**DOCUMENT SECTION:**
+ + + + + + +

Pursuant to Section 19(b)(1) of the Securities Exchange Act of 1934 (“Act”),[1] and Rule 19b-4 thereunder,[2] notice is hereby given that on February 11, 2016, NYSE Arca, Inc. (“Exchange” or “NYSE Arca”) filed with the Securities and Exchange Commission (“Commission”) the proposed rule change as described in Items I and II below, which Items have been prepared by the Exchange. The Commission is publishing this notice to solicit comments on the proposed rule change from interested persons.

I. Self-Regulatory Organization's Statement of the Terms of Substance of the Proposed Rule Change

The Exchange proposes to amend Rule 7.44P (Retail Liquidity Program). The proposed rule change is available on the Exchange's Web site at www.nyse.com, at the principal office of the Exchange, and at the Commission's Public Reference Room.

II. Self-Regulatory Organization's Statement of the Purpose of, and Statutory Basis for, the Proposed Rule Change

In its filing with the Commission, the self-regulatory organization included statements concerning the purpose of, and basis for, the proposed rule change and discussed any comments it received on the proposed rule change. The text of those statements may be examined at the places specified in Item IV below. The Exchange has prepared summaries, set forth in sections A, B, and C below, of the most significant parts of such statements.

A. Self-Regulatory Organization's Statement of the Purpose of, and the Statutory Basis for, the Proposed Rule Change

1. Purpose

The Exchange proposes to amend Rule 7.44P, which governs the Exchange's Retail Liquidity Program (“Program”), to update the expiration date of the pilot period for the Program and to clarify that Retail Orders may not be designated with a minimum trade size (“MTS”).

The pilot period for the Program, which is currently governed by Rule 7.44, is scheduled to expire on March 31, 2016.[3] When the Exchange filed for the extension of the Program in September 2015, Rule 7.44P, which will govern the Program when the Exchange implements its Pillar trading platform, was not yet approved.[4] The Exchange proposes a non-substantive, technical amendment to Rule 7.44P(m) to update the date when the pilot period for the Program expires from September 30, 2015, which was the prior pilot expiration date, to March 31, 2016, which is the current pilot expiration date.

+ + + + + + +

**RECORD LIST:**

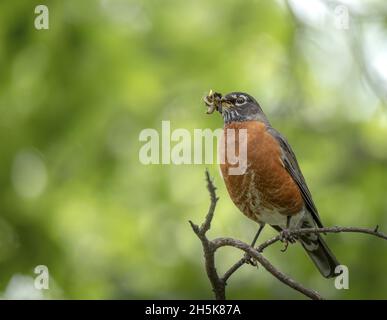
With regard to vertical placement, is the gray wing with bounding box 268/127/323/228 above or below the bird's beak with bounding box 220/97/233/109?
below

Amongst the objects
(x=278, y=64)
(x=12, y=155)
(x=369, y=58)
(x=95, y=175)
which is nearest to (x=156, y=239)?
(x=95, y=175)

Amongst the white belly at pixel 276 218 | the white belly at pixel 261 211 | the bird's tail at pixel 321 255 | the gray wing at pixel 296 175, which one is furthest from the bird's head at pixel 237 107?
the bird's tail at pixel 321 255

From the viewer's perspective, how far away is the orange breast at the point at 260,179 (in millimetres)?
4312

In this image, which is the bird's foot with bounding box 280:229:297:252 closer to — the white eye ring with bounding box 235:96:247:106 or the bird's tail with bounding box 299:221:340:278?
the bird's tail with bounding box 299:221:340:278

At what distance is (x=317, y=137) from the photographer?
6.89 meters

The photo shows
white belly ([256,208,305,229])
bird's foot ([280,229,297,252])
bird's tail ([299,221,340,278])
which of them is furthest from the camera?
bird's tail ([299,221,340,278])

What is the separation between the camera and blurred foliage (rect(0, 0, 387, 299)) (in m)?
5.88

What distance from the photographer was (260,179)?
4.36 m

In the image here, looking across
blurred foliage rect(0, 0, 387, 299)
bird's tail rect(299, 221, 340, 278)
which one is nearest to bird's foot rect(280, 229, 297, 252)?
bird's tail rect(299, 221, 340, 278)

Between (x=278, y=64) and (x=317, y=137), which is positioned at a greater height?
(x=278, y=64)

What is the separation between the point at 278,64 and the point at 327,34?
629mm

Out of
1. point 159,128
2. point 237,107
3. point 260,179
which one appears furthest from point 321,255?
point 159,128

+ + + + + + +

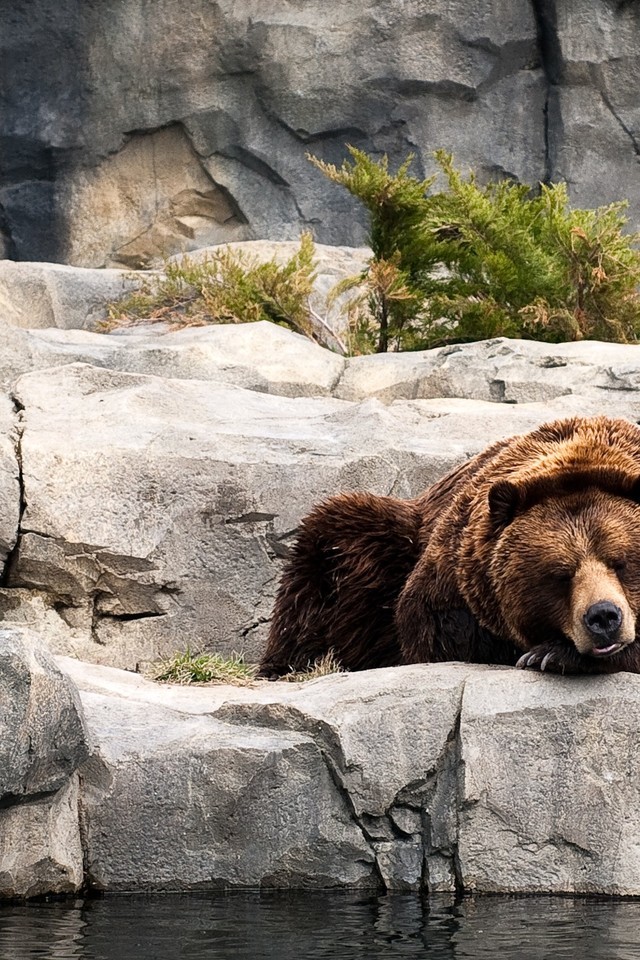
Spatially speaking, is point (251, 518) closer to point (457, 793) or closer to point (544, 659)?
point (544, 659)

+ + + + + + +

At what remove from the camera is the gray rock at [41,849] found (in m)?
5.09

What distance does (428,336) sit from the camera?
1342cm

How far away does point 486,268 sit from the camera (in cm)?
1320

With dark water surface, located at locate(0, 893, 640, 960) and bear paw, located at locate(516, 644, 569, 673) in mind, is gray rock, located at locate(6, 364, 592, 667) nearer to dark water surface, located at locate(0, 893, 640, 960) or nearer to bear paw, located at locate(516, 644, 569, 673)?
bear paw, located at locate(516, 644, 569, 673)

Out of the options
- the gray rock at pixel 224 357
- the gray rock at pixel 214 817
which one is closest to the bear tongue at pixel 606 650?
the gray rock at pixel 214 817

+ + + + + + +

**TASK REQUIREMENTS:**
1/ Rewrite the paragraph of the NYSE Arca notice that begins "The pilot period for the Program" in a shorter form, keeping its main facts.
2/ Carry on the NYSE Arca notice with new text that follows its last sentence.
The listing has no connection to the NYSE Arca notice.

**TASK-BY-TASK RESULTS:**
1/ The Program's pilot period, currently governed by Rule 7.44, is set to expire on March 31, 2016. Rule 7.44P, which will govern the Program once the Exchange implements its Pillar trading platform, had not yet been approved when the Exchange filed the September 2015 extension. The Exchange proposes a non-substantive, technical amendment to Rule 7.44P(m) that changes the pilot expiration date from the prior date of September 30, 2015, to the current date of March 31, 2016.

2/
The Exchange also proposes to amend Rule 7.44P(k) to clarify that Retail Orders may not be designated with an MTS. Both current Rule 7.44(k) and Rule 7.44P(k), which will be operative once symbols begin migrating to the Pillar trading platform, provide for Retail Orders that may be designated with a time-in-force condition of immediate or cancel (“IOC”).[5] The Exchange does not currently provide for an optional MTS for Limit Orders designated IOC. Accordingly, currently, under Rule 7.44, Retail Orders designated IOC are also not eligible for an MTS.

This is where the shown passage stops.